Ali Soufan culpa-se por não ter evitado os atentados de 11 de setembro. Depois de se retirar do FBI, dedicou-se à construção de um retrato fiel do maior entusiasta de Osama Bin Laden. “Hamza é, sem dúvida, um grande admirador do legado do fundador da Al Qaeda e deseja imitar os gestos do pai”, reitera Soufan.
Hamza cresceu longe de Osama. Quando o viu pela última vez tinha apenas 13 anos. Encontraram-se pela última vez em Jalalabad”, detalha o detetive. O então adolescente nunca esqueceu aquela última despedida do pai, junto com todos os ‘irmãos’ do grupo terrorista, e a fuga que tiveram de fazer sozinhos por entre as montanhas da fronteira do Paquistão com o Afeganistão. “Foi como se nos tivessem arrancado o fígado e o tivessem deixado ali”, escreveu o rapaz anos mais tarde numa carta que enviou a Bin Laden.

■ **Verifique a compreensão**
1) Segundo o excerto sobre Hamza, em que cidade ele e o pai se encontraram pela última vez?
2) Dê seguimento ao excerto sobre Hamza, escrevendo o que viria logo depois da sua última frase.

■ **Listagem de dados**

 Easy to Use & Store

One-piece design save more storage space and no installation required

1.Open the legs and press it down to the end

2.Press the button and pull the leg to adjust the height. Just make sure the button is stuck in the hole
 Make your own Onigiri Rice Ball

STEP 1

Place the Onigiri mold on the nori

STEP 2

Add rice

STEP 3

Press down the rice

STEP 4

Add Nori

* * *

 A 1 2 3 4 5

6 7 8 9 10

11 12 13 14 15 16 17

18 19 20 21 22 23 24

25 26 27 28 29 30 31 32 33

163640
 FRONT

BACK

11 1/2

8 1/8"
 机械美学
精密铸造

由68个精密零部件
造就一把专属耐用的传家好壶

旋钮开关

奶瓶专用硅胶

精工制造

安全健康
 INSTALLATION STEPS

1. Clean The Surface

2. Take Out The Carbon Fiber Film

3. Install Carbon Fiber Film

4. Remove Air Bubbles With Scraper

■ **As suas respostas**
1) Em Jalalabad.

2)
Esta correspondência que os dois mantiveram durante anos ajuda a traçar a personalidade de um jovem que até agora foi quase desconhecido. “Vivemos para traçar o caminho da jihad em nome de Deus”, refere nas missivas enviadas pouco antes de maio de 2011, em que suplica ao pai que se reencontrem. “Quantas vezes desejei, do fundo do meu coração, estar ao teu lado. Recordo cada sorriso com que me brindavas, cada palavra que me dizias e cada olhar que me oferecias”, relata com pesar.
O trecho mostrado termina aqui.